Back in October, Intel officially revealed its upcoming 11th Gen Rocket Lake-S desktop CPU lineup, based on the Cypress Cove core architecture. Rocket Lake (RKL) is a planned microarchitecture designed by Intel as a direct successor to the 10th gen Comet Lake-S series of desktop CPUs and high-performance mobile devices.

RKL processor family will release in the first quarter of 2021, and is expected to share the same socket and motherboard compatibility as the current 10th Gen Comet Lake processors, thus providing an upgrade path even for those rocking the flagship Core i9-10900K Comet lake CPU.
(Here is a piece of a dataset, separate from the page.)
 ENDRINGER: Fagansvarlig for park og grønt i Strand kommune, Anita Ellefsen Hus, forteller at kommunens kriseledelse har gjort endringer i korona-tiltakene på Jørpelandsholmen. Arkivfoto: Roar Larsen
Rocket Lake-S desktop platform should hopefully be the last CPU architecture to be based on an advanced 14nm process node. The new Rocket Lake-S silicon or SoC is going to be known as ‘Cypress Cove’. Rocket Lake-S will offer PCIe Gen 4.0 support, enhanced overclocking and double-digit percentage IPC benefits over Comet Lake-S lineup.

Intel’s Rocket Lake will use a 14nm back-port of the 10nm Sunny Cove cores found in the Ice Lake processors. With Rocket Lake processors, Intel is targeting a raw instruction-per-clock uplift in the double digit range.

Now an alleged CPU entry has been spotted within the Ashes of The Singularity benchmark database, by TUM_APISAK, which appears to be for Intel’s flagship Rocket Lake-S desktop CPU, the Core i9-11900K. This chip could also be an early Engineering sample/ES, so final clock speeds may vary.

The Intel Core i9-11900K CPU features 8 cores and 16 threads, and a 3.50 GHz base clock speed value. The entry has appeared recently which means that Intel’s partners might be already testing the CPU sample. This CPU also sports 16 MB of L3 cache, and 4 MB of L2 cache.

Below are the respective 1080p, and 1440p scores. The Intel Core i9-11900K CPU scored 62.7 FPS in the 1440p test, and 64.7 FPS on 1080p. Both tests were run on the Crazy preset which is the highest quality you can set in this “Ashes of The Singularity” benchmark.

Intel Core i9 11900K AOTS benchmarks-1Intel Core i9 11900K AOTS benchmarks-2

Interestingly, one Twitter user immediately responded to the findings posted by TUM_APISAK, and shared results of his Ryzen 9 5950X CPU which scored 71.9 FPS at 1080p with the Crazy preset.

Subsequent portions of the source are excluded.